Film scriptwriter and doctoral graduate Matthew Harris
The poster for Matt Harris’ first short film 43,000 Feet
A short film about a statistician who gets sucked out of a plane will premiere at a prestigious New York festival next week as its writer crosses the stage to receive his PhD at Massey University’s Albany graduation ceremony.
The nine-minute film, entitled 43,000 Feet will premiere at the Tribeca Film Festival in New York.
Matthew Harris, who will receive his PhD in English on Thursday, says the setting of his film provides a dramatic context for its protagonist (played by Dylan Pharazyn) to ruminate on the meanings and measures of time as he is about to run out of it.
“The idea for the framing story came from hearing about the miraculous survival of a New York window washer called Alcides Moreno, who fell from an apartment building, 47 storeys into an alleyway,” Mr Harris says. “But the falling scenario really acts a vehicle for the protagonist to ramble about how he thinks there's no such thing as the present or the future - they're empty concepts”.
His film (directed by Campbell Hooper and produced by Heather Lee and Amber Easby) is one of two New Zealand short films selected from more than 2800 submissions from 25 countries, and will be screened as well as part of the festival competition.
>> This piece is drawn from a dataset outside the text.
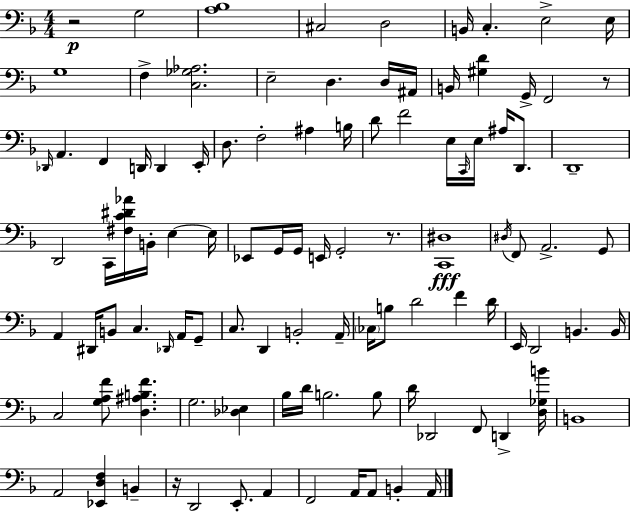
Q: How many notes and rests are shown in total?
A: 103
The other is Whakatiki, written by Bernadette Murphy.
43.000 Feet is a mix of live action and animation, with interior monologue voiced by Peter Bryant to convey the thoughts of statistician John Wilkins as he falls to Earth. He calculates he has exactly three minutes and 48 seconds before impact, formulating a plan for hitting the ground and rehearsing what he will say to media on the off-chance he survives.
The film – Mr Harris’ first – received a grant of $90,000 from the New Zealand Film Commission towards its final budget and took a year to make. It will screen in New Zealand later this year.
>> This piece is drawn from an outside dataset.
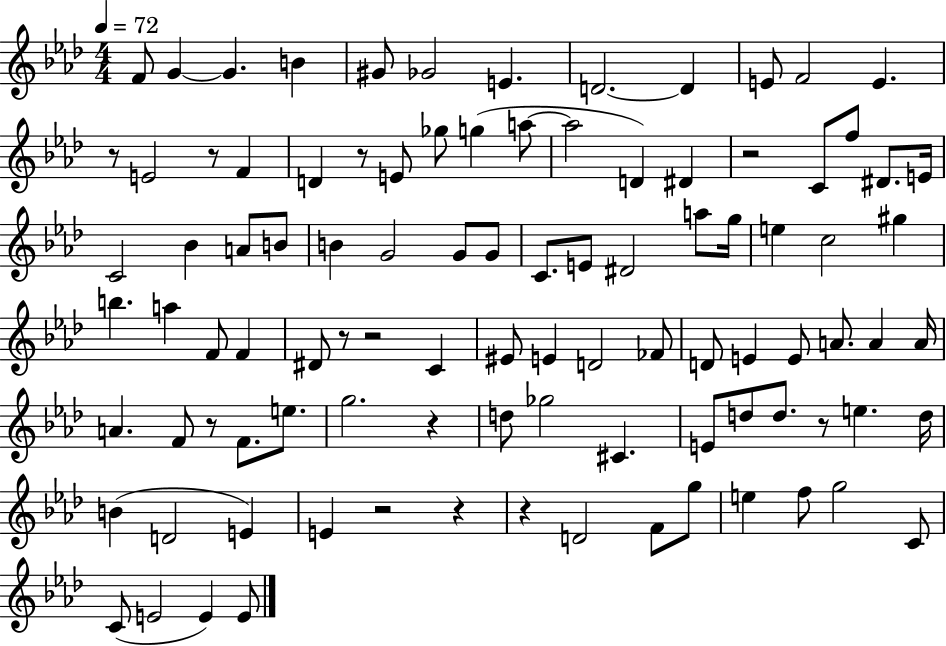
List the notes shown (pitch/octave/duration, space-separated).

“The live action parts were filmed in and around Auckland central, and we had to use a training fuselage for the interior aircraft shots - obviously major airlines aren't keen on giving their planes a starring role in a film which features an air disaster,” he says.
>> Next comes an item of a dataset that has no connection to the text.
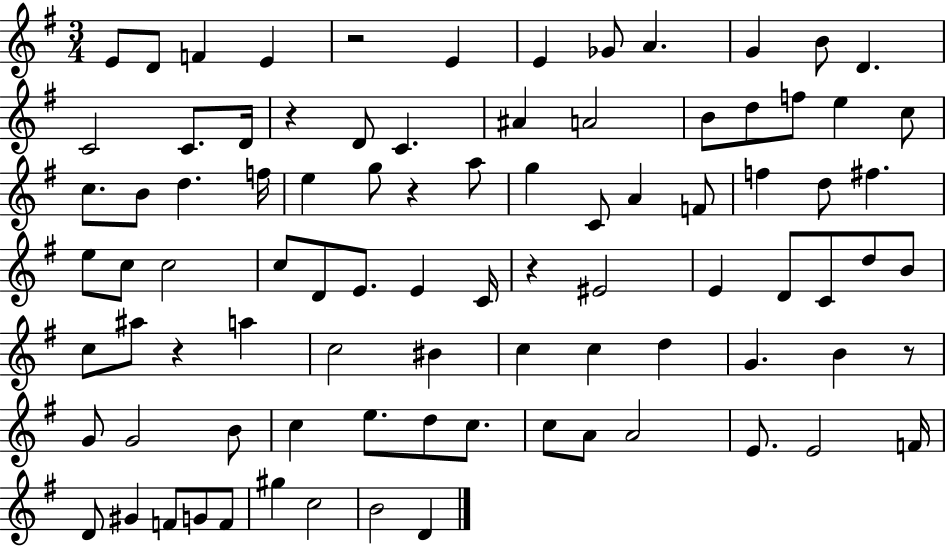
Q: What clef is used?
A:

Mr Harris teaches and tutors in the School of English and Media Studies at the University’s Albany campus, where he was nominated for Lecturer of the Year in 2010. His writing has been published widely, from academic articles in Landfall to creative writing in Poetry New Zealand, Trout, Southern Ocean Review, Kokako, and many others. His second short film, Snooze:Time, has just gone into production and stars iconic British-Kiwi actress Lisa Harrow.
“It's about the different kinds of time we experience: from the agonisingly slow (morning-after-time, microwave-time) to the truly chaotic (such as the contradictory-time of old age, when the days seem to crawl by but Christmas comes around faster each year).”
The Tribeca Film Festival was established in 2003 by a group of New York filmmakers, including Robert De Niro, in the aftermath of the September 11, 2001 terror attacks on the World Trade Centre. Its purpose was to address the loss of vitality in the TriBeCa neighbourhood in Lower Manhattan. The festival programme includes a line-up of independent films, from documentaries to short films, and draws an estimated three million people. Works entered in the short film category are eligible for cash and value-in-kind prizes totalling more than$10,000 and the winner of the Best Narrative Short award will qualify for consideration in the Academy Awards’ short film category.
Mr Harris says he is really pleased his film is debuting on America’s East Coast. “It's definitely the kind of film that will appeal more to the slightly neurotic New York temperament than the bling and bluster of the West Coast. It's a great fit."